How Are Chinese Labs Building Gigawatt-Scale Infrastructure Around Domestic Chips?

Beyond individual chip sales, Chinese AI labs are now constructing massive data centers powered entirely by domestic silicon. Z.AI, the Beijing company formerly known as Zhipu, has completed construction of a one-gigawatt AI data center powered exclusively by Chinese-made chips, with partial operations already underway. To put this in perspective, one gigawatt is roughly the electricity draw of 750,000 homes at any given moment.

The facility is built around several computing clusters, each containing more than 10,000 chips, making it one of the largest server hubs ever assembled by a Chinese AI lab. This represents a critical milestone: Z.AI is no longer treating domestic chips as a fallback option but is building frontier AI infrastructure around them. The facility will train next-generation versions of Z.AI's GLM language model, a large language model (LLM) that powers conversational AI applications.

This infrastructure shift signals a broader change in how Chinese AI companies approach hardware. Rather than viewing domestic chips as inferior alternatives, companies are now designing entire data center architectures around them. Chinese chipmakers have concluded that they can compensate for performance gaps in individual chips by deploying them at massive scale, linking tens of thousands of chips together through optimized networking and software.

"What they are trying to reassure is that we have enough chips and we have the infrastructure to link all these chips together so we can outnumber you. It also demonstrates how China, given enough time, will eventually narrow the gap to much narrower levels than today," said Phelix Lee, analyst at Morningstar.

Phelix Lee, Analyst at Morningstar

What Does This Mean for China's Long-Term AI Chip Independence?

The implications are substantial. Beijing is preparing to spend roughly 2 trillion yuan, approximately $295 billion, on data centers over the next five years, with Alibaba and China Telecom among the biggest builders. This massive investment will rely on local suppliers including Huawei for at least 80 percent of technology such as AI chips.

According to estimates from Morgan Stanley, this buildout will push China's self-sufficiency level in AI chips to 70 percent by the end of this decade, up from 42 percent in 2025. This represents a 67 percent increase in domestic chip self-sufficiency within five years.
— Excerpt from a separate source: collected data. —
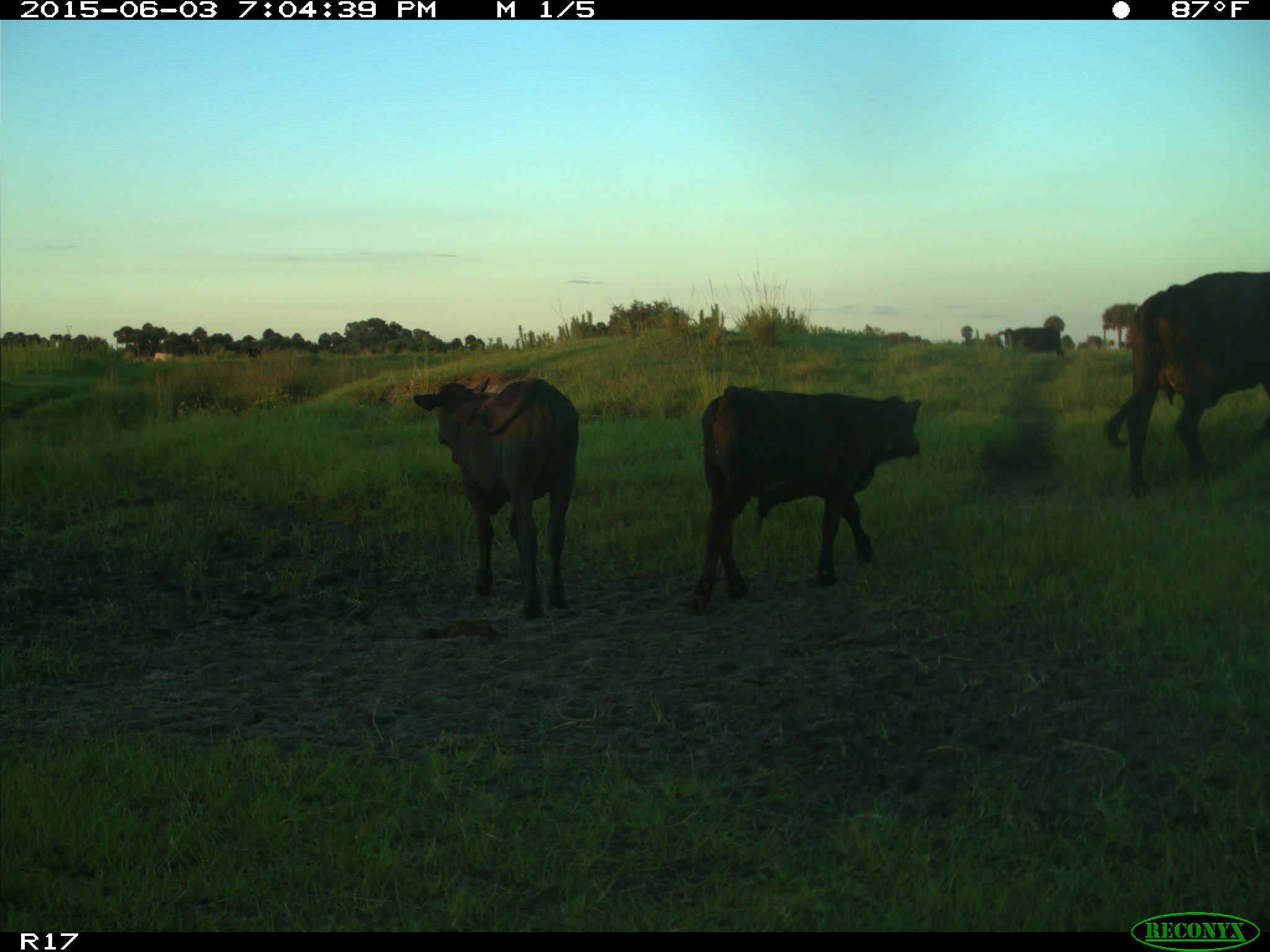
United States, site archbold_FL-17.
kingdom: Animalia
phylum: Chordata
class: Mammalia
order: Artiodactyla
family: Bovidae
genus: Bos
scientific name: Bos taurus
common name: domestic cow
However, Chinese chipmakers still face significant technical challenges. China-made chips lag behind Nvidia's offerings in single-unit performance, software maturity, and cluster stability at the frontier of AI development. This performance gap is partly the result of a years-long U.S.-led campaign that restricts the most advanced chipmaking equipment, including extreme ultraviolet (EUV) lithography systems made by Dutch company ASML, from flowing to China. These tools are essential for manufacturing the world's most powerful AI accelerators.
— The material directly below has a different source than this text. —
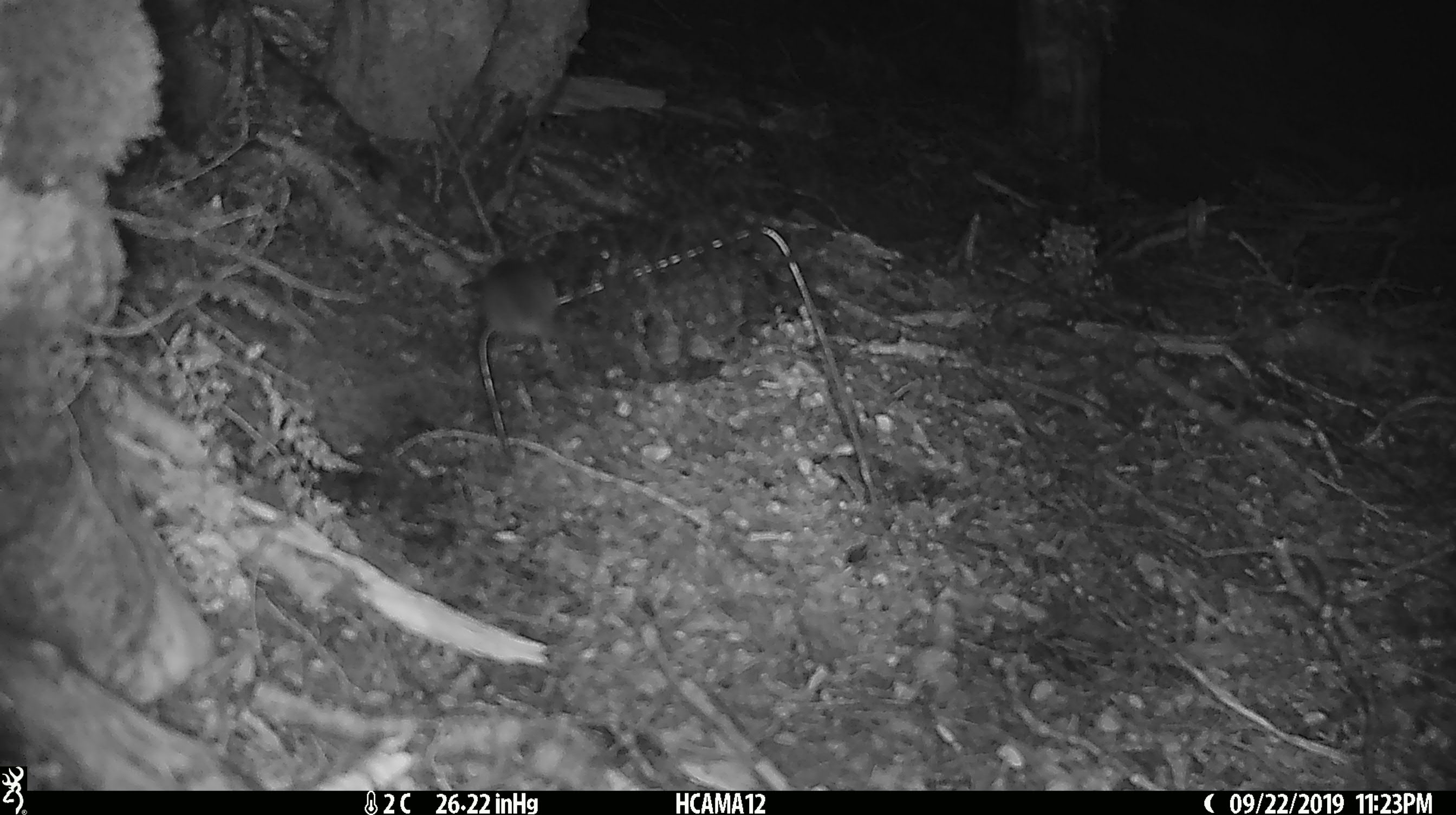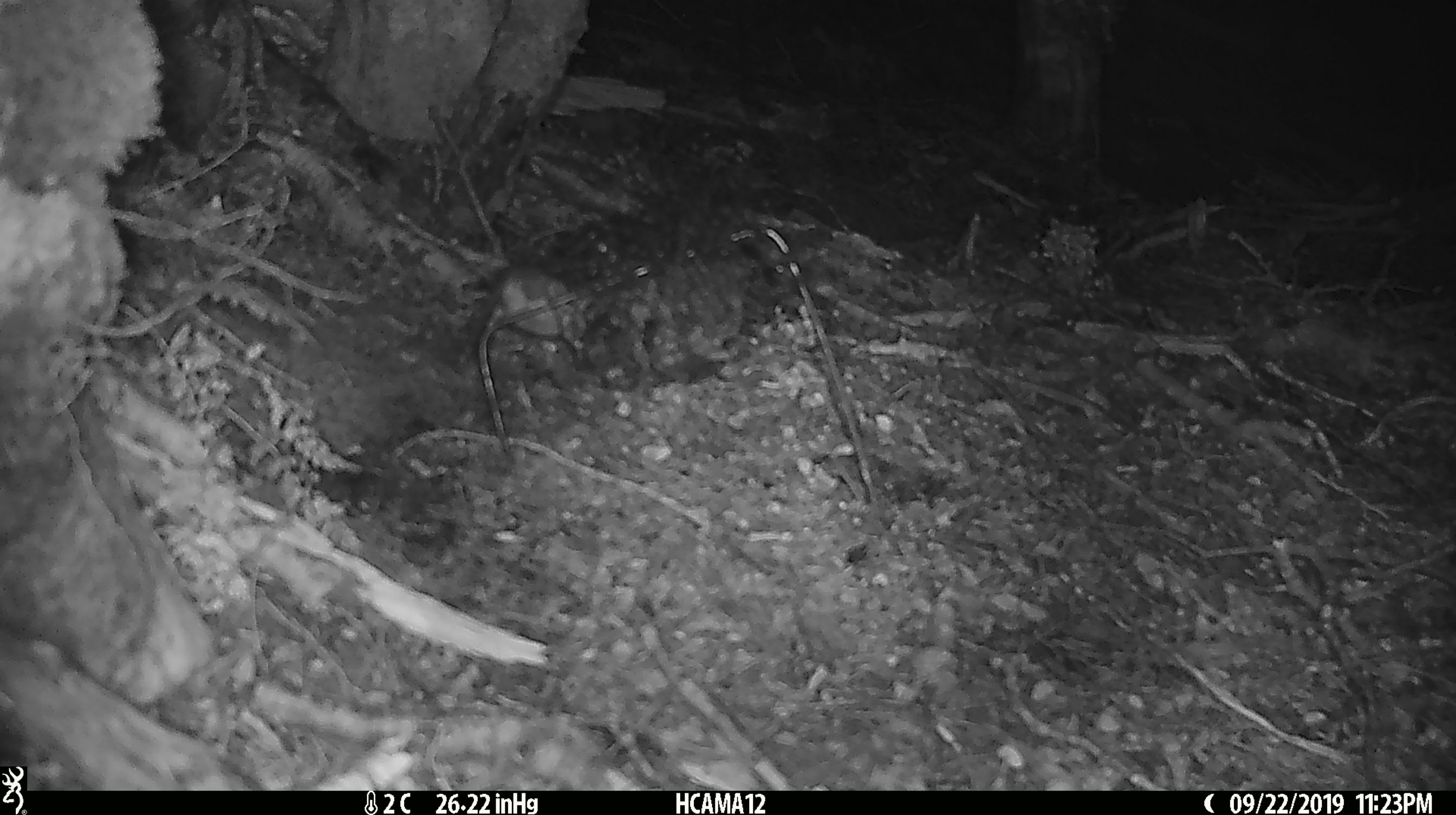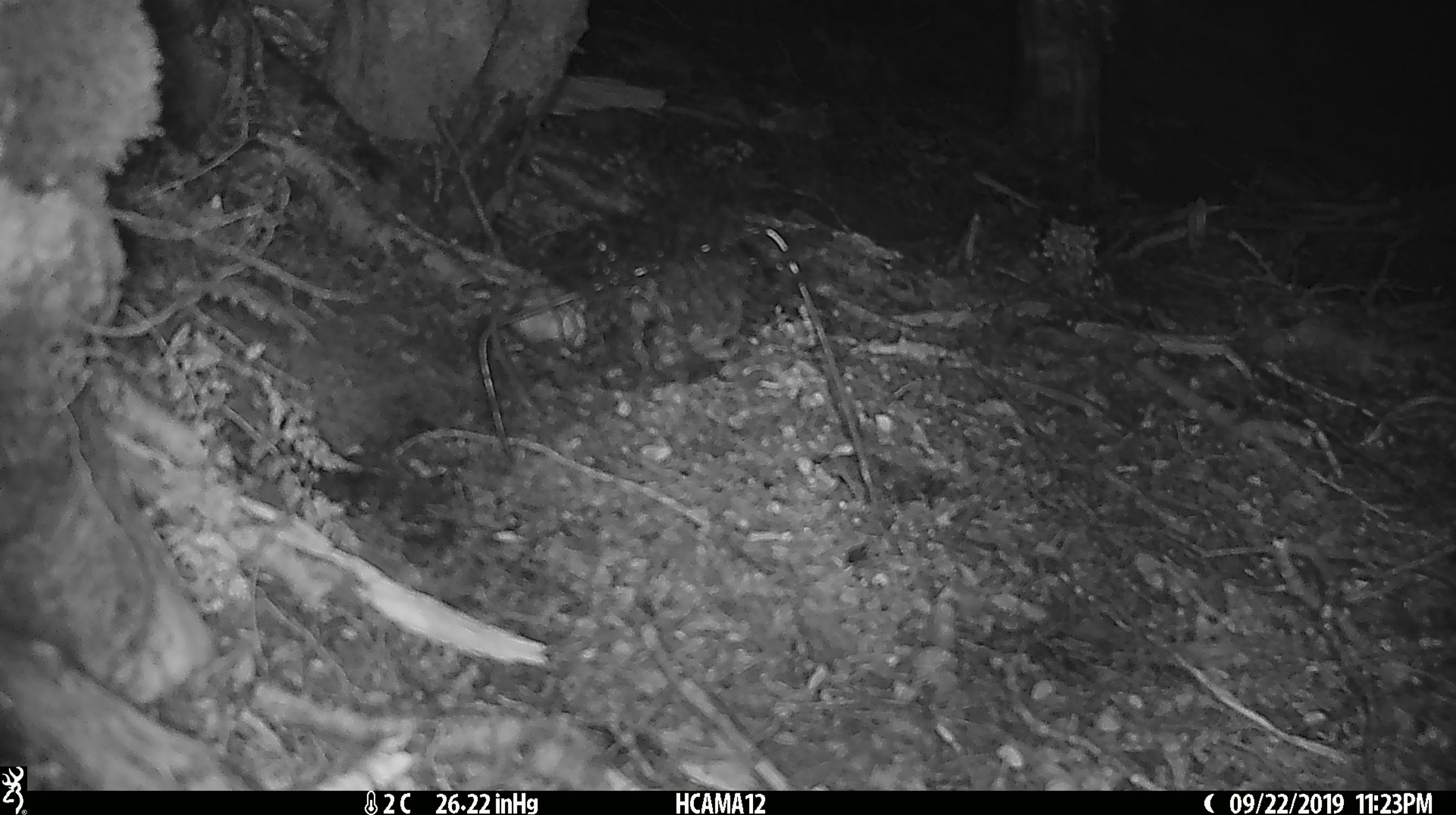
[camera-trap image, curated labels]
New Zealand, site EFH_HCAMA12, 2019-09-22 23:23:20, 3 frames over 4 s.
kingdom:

Despite these limitations, Chinese chipmakers are winning orders by focusing on deployment economics rather than absolute peak performance. As customers shift from using chips for training AI models to integrating them into their businesses, Chinese chipmakers are winning orders from their ability to generate tokens, the small units of text that language models process, at competitive pricing.

"Purchasing decisions are increasingly driven by deployment economics rather than absolute peak silicon performance," wrote Charlie Chan and other Morgan Stanley analysts in a research note at the end of July.
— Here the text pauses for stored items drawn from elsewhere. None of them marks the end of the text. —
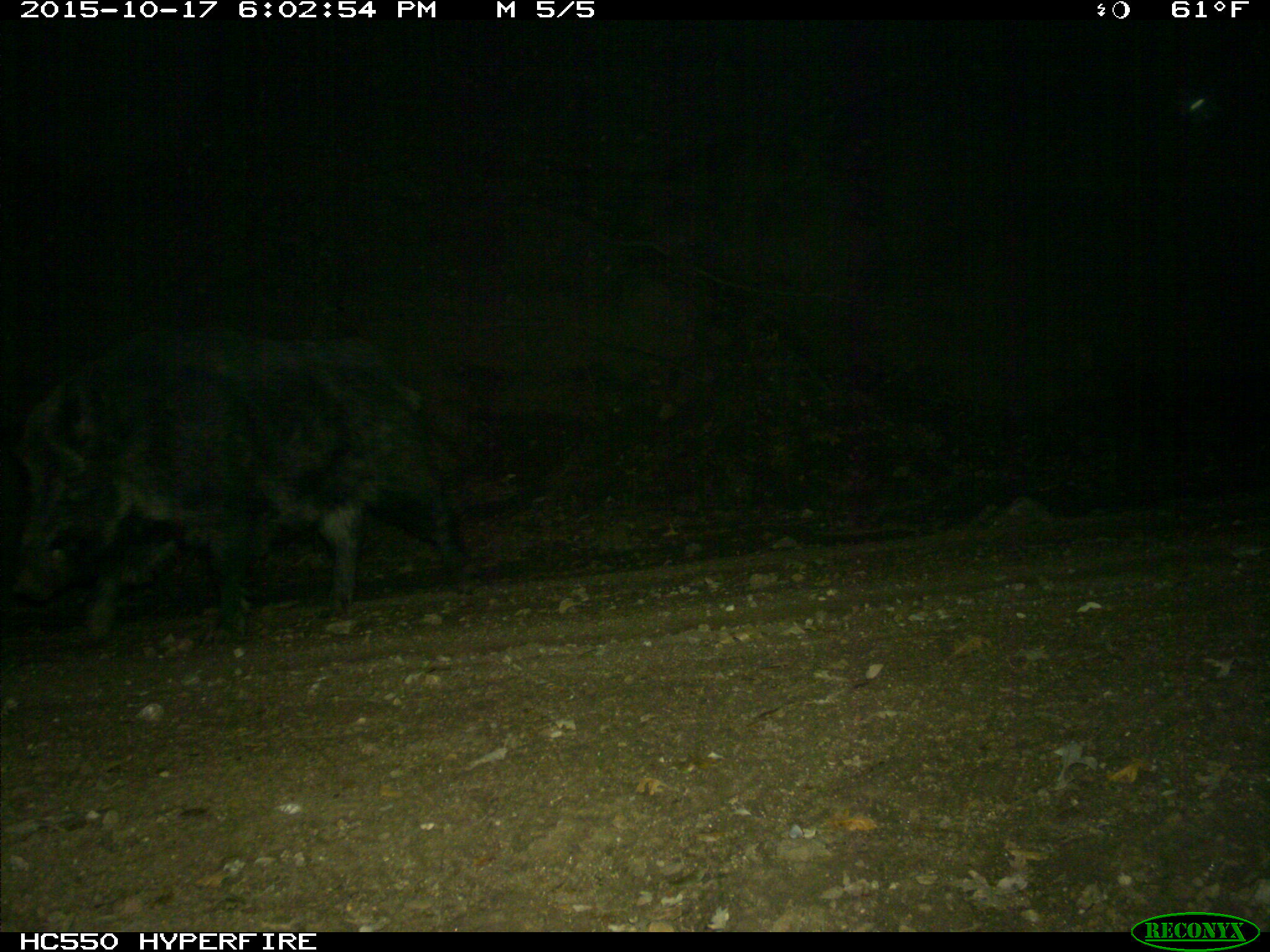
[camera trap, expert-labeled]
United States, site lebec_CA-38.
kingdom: Animalia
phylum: Chordata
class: Mammalia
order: Artiodactyla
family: Suidae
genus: Sus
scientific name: Sus scrofa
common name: wild boar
Charlie Chan, Analyst at Morgan Stanley

The race is now officially underway. Z.AI has already completed its gigawatt-scale facility and begun partial operations, while competitors like DeepSeek are still building out their infrastructure plans. Chinese chipmakers are no longer asking whether they can replace Nvidia; they are demonstrating that they can build the infrastructure to do so at scale.